The answer must be the full listing, reproduced without any change.

---------- Data

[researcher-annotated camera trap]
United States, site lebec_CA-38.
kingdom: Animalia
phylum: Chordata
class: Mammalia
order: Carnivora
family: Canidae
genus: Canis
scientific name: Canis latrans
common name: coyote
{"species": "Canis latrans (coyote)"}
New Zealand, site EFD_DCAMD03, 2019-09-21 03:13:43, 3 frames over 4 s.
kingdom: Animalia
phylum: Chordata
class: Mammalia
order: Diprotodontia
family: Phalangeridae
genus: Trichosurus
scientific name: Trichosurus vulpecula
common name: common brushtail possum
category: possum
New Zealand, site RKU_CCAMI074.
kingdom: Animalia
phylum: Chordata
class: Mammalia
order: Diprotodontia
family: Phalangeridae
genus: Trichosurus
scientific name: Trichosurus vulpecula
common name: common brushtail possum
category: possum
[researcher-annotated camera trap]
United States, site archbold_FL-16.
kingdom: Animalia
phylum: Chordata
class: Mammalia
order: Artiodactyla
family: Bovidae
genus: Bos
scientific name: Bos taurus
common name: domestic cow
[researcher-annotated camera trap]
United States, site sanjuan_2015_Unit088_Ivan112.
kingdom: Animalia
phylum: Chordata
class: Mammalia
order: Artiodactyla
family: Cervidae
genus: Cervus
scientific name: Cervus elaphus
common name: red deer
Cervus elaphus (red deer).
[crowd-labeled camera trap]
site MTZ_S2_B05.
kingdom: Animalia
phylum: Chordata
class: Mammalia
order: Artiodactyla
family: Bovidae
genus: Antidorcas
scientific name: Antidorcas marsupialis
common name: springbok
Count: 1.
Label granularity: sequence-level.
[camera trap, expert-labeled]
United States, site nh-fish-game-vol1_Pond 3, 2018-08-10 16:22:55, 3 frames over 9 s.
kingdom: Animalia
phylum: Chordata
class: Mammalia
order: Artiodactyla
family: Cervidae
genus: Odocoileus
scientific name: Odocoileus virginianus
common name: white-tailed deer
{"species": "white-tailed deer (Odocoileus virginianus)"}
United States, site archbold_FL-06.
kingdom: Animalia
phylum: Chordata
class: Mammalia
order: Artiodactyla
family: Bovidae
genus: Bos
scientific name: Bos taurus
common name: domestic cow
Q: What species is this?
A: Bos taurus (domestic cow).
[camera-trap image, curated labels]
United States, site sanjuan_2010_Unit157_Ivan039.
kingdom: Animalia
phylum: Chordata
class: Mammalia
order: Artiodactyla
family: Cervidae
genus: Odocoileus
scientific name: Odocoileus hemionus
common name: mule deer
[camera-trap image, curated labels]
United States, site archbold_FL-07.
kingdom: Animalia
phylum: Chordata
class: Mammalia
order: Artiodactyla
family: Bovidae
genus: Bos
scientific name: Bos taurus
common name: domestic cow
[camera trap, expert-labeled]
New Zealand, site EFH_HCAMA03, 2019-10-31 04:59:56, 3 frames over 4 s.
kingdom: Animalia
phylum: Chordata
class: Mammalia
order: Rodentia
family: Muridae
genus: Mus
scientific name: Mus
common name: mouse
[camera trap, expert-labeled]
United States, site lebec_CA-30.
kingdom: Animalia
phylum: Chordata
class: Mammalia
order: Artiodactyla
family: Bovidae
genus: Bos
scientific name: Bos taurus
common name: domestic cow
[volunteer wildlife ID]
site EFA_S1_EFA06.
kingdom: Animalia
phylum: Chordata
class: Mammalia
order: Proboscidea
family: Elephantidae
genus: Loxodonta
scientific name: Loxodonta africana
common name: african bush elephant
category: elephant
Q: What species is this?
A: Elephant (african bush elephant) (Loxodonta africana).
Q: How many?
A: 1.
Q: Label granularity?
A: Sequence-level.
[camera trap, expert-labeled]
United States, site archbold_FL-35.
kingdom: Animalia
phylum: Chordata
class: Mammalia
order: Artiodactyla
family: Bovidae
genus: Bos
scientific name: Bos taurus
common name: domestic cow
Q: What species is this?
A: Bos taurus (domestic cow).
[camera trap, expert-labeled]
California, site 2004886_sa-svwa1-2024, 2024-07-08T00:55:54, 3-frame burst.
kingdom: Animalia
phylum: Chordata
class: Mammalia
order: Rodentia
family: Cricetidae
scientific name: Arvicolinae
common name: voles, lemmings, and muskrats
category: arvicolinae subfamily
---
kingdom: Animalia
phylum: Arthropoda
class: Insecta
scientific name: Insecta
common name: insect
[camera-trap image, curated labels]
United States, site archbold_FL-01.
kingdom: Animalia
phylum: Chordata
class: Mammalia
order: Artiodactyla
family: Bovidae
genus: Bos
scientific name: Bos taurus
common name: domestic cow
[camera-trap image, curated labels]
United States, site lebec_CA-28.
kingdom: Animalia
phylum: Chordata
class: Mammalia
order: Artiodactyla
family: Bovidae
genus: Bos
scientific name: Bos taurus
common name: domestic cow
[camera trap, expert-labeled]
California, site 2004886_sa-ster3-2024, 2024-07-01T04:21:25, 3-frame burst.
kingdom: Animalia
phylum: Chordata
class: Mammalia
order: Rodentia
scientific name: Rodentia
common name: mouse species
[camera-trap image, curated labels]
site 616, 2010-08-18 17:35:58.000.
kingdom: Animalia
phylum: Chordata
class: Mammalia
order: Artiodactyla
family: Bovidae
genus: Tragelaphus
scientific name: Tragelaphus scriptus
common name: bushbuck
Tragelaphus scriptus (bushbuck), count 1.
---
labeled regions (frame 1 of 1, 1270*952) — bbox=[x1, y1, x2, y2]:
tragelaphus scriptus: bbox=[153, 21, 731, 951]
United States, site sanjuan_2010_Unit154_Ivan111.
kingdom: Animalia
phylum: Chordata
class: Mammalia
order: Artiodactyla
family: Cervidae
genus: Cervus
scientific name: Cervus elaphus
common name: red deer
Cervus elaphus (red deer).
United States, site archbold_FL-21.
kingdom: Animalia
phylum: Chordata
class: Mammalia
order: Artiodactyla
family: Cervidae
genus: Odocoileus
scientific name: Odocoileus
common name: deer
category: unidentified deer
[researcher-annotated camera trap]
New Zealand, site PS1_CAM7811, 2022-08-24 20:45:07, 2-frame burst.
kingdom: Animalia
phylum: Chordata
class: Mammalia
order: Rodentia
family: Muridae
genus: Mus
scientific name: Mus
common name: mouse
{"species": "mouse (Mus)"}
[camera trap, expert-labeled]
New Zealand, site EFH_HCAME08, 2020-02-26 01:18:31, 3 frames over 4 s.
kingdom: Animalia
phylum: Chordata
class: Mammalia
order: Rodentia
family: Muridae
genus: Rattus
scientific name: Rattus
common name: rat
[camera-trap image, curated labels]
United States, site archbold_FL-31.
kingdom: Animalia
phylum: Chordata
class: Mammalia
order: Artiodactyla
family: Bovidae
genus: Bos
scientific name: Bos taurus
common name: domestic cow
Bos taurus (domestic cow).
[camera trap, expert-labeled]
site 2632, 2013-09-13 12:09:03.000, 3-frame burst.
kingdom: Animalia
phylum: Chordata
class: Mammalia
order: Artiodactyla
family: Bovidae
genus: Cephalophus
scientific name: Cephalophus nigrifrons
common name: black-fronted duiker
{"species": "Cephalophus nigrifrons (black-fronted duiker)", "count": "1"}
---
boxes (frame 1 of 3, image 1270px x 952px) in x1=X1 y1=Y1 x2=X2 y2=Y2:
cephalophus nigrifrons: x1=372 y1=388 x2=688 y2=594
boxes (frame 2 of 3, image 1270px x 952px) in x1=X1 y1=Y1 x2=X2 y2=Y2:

--------------------

Answer area:
[researcher-annotated camera trap]
United States, site lebec_CA-38.
kingdom: Animalia
phylum: Chordata
class: Mammalia
order: Carnivora
family: Canidae
genus: Canis
scientific name: Canis latrans
common name: coyote
{"species": "Canis latrans (coyote)"}
New Zealand, site EFD_DCAMD03, 2019-09-21 03:13:43, 3 frames over 4 s.
kingdom: Animalia
phylum: Chordata
class: Mammalia
order: Diprotodontia
family: Phalangeridae
genus: Trichosurus
scientific name: Trichosurus vulpecula
common name: common brushtail possum
category: possum
New Zealand, site RKU_CCAMI074.
kingdom: Animalia
phylum: Chordata
class: Mammalia
order: Diprotodontia
family: Phalangeridae
genus: Trichosurus
scientific name: Trichosurus vulpecula
common name: common brushtail possum
category: possum
[researcher-annotated camera trap]
United States, site archbold_FL-16.
kingdom: Animalia
phylum: Chordata
class: Mammalia
order: Artiodactyla
family: Bovidae
genus: Bos
scientific name: Bos taurus
common name: domestic cow
[researcher-annotated camera trap]
United States, site sanjuan_2015_Unit088_Ivan112.
kingdom: Animalia
phylum: Chordata
class: Mammalia
order: Artiodactyla
family: Cervidae
genus: Cervus
scientific name: Cervus elaphus
common name: red deer
Cervus elaphus (red deer).
[crowd-labeled camera trap]
site MTZ_S2_B05.
kingdom: Animalia
phylum: Chordata
class: Mammalia
order: Artiodactyla
family: Bovidae
genus: Antidorcas
scientific name: Antidorcas marsupialis
common name: springbok
Count: 1.
Label granularity: sequence-level.
[camera trap, expert-labeled]
United States, site nh-fish-game-vol1_Pond 3, 2018-08-10 16:22:55, 3 frames over 9 s.
kingdom: Animalia
phylum: Chordata
class: Mammalia
order: Artiodactyla
family: Cervidae
genus: Odocoileus
scientific name: Odocoileus virginianus
common name: white-tailed deer
{"species": "white-tailed deer (Odocoileus virginianus)"}
United States, site archbold_FL-06.
kingdom: Animalia
phylum: Chordata
class: Mammalia
order: Artiodactyla
family: Bovidae
genus: Bos
scientific name: Bos taurus
common name: domestic cow
Q: What species is this?
A: Bos taurus (domestic cow).
[camera-trap image, curated labels]
United States, site sanjuan_2010_Unit157_Ivan039.
kingdom: Animalia
phylum: Chordata
class: Mammalia
order: Artiodactyla
family: Cervidae
genus: Odocoileus
scientific name: Odocoileus hemionus
common name: mule deer
[camera-trap image, curated labels]
United States, site archbold_FL-07.
kingdom: Animalia
phylum: Chordata
class: Mammalia
order: Artiodactyla
family: Bovidae
genus: Bos
scientific name: Bos taurus
common name: domestic cow
[camera trap, expert-labeled]
New Zealand, site EFH_HCAMA03, 2019-10-31 04:59:56, 3 frames over 4 s.
kingdom: Animalia
phylum: Chordata
class: Mammalia
order: Rodentia
family: Muridae
genus: Mus
scientific name: Mus
common name: mouse
[camera trap, expert-labeled]
United States, site lebec_CA-30.
kingdom: Animalia
phylum: Chordata
class: Mammalia
order: Artiodactyla
family: Bovidae
genus: Bos
scientific name: Bos taurus
common name: domestic cow
[volunteer wildlife ID]
site EFA_S1_EFA06.
kingdom: Animalia
phylum: Chordata
class: Mammalia
order: Proboscidea
family: Elephantidae
genus: Loxodonta
scientific name: Loxodonta africana
common name: african bush elephant
category: elephant
Q: What species is this?
A: Elephant (african bush elephant) (Loxodonta africana).
Q: How many?
A: 1.
Q: Label granularity?
A: Sequence-level.
[camera trap, expert-labeled]
United States, site archbold_FL-35.
kingdom: Animalia
phylum: Chordata
class: Mammalia
order: Artiodactyla
family: Bovidae
genus: Bos
scientific name: Bos taurus
common name: domestic cow
Q: What species is this?
A: Bos taurus (domestic cow).
[camera trap, expert-labeled]
California, site 2004886_sa-svwa1-2024, 2024-07-08T00:55:54, 3-frame burst.
kingdom: Animalia
phylum: Chordata
class: Mammalia
order: Rodentia
family: Cricetidae
scientific name: Arvicolinae
common name: voles, lemmings, and muskrats
category: arvicolinae subfamily
---
kingdom: Animalia
phylum: Arthropoda
class: Insecta
scientific name: Insecta
common name: insect
[camera-trap image, curated labels]
United States, site archbold_FL-01.
kingdom: Animalia
phylum: Chordata
class: Mammalia
order: Artiodactyla
family: Bovidae
genus: Bos
scientific name: Bos taurus
common name: domestic cow
[camera-trap image, curated labels]
United States, site lebec_CA-28.
kingdom: Animalia
phylum: Chordata
class: Mammalia
order: Artiodactyla
family: Bovidae
genus: Bos
scientific name: Bos taurus
common name: domestic cow
[camera trap, expert-labeled]
California, site 2004886_sa-ster3-2024, 2024-07-01T04:21:25, 3-frame burst.
kingdom: Animalia
phylum: Chordata
class: Mammalia
order: Rodentia
scientific name: Rodentia
common name: mouse species
[camera-trap image, curated labels]
site 616, 2010-08-18 17:35:58.000.
kingdom: Animalia
phylum: Chordata
class: Mammalia
order: Artiodactyla
family: Bovidae
genus: Tragelaphus
scientific name: Tragelaphus scriptus
common name: bushbuck
Tragelaphus scriptus (bushbuck), count 1.
---
labeled regions (frame 1 of 1, 1270*952) — bbox=[x1, y1, x2, y2]:
tragelaphus scriptus: bbox=[153, 21, 731, 951]
United States, site sanjuan_2010_Unit154_Ivan111.
kingdom: Animalia
phylum: Chordata
class: Mammalia
order: Artiodactyla
family: Cervidae
genus: Cervus
scientific name: Cervus elaphus
common name: red deer
Cervus elaphus (red deer).
United States, site archbold_FL-21.
kingdom: Animalia
phylum: Chordata
class: Mammalia
order: Artiodactyla
family: Cervidae
genus: Odocoileus
scientific name: Odocoileus
common name: deer
category: unidentified deer
[researcher-annotated camera trap]
New Zealand, site PS1_CAM7811, 2022-08-24 20:45:07, 2-frame burst.
kingdom: Animalia
phylum: Chordata
class: Mammalia
order: Rodentia
family: Muridae
genus: Mus
scientific name: Mus
common name: mouse
{"species": "mouse (Mus)"}
[camera trap, expert-labeled]
New Zealand, site EFH_HCAME08, 2020-02-26 01:18:31, 3 frames over 4 s.
kingdom: Animalia
phylum: Chordata
class: Mammalia
order: Rodentia
family: Muridae
genus: Rattus
scientific name: Rattus
common name: rat
[camera-trap image, curated labels]
United States, site archbold_FL-31.
kingdom: Animalia
phylum: Chordata
class: Mammalia
order: Artiodactyla
family: Bovidae
genus: Bos
scientific name: Bos taurus
common name: domestic cow
Bos taurus (domestic cow).
[camera trap, expert-labeled]
site 2632, 2013-09-13 12:09:03.000, 3-frame burst.
kingdom: Animalia
phylum: Chordata
class: Mammalia
order: Artiodactyla
family: Bovidae
genus: Cephalophus
scientific name: Cephalophus nigrifrons
common name: black-fronted duiker
{"species": "Cephalophus nigrifrons (black-fronted duiker)", "count": "1"}
---
boxes (frame 1 of 3, image 1270px x 952px) in x1=X1 y1=Y1 x2=X2 y2=Y2:
cephalophus nigrifrons: x1=372 y1=388 x2=688 y2=594
boxes (frame 2 of 3, image 1270px x 952px) in x1=X1 y1=Y1 x2=X2 y2=Y2:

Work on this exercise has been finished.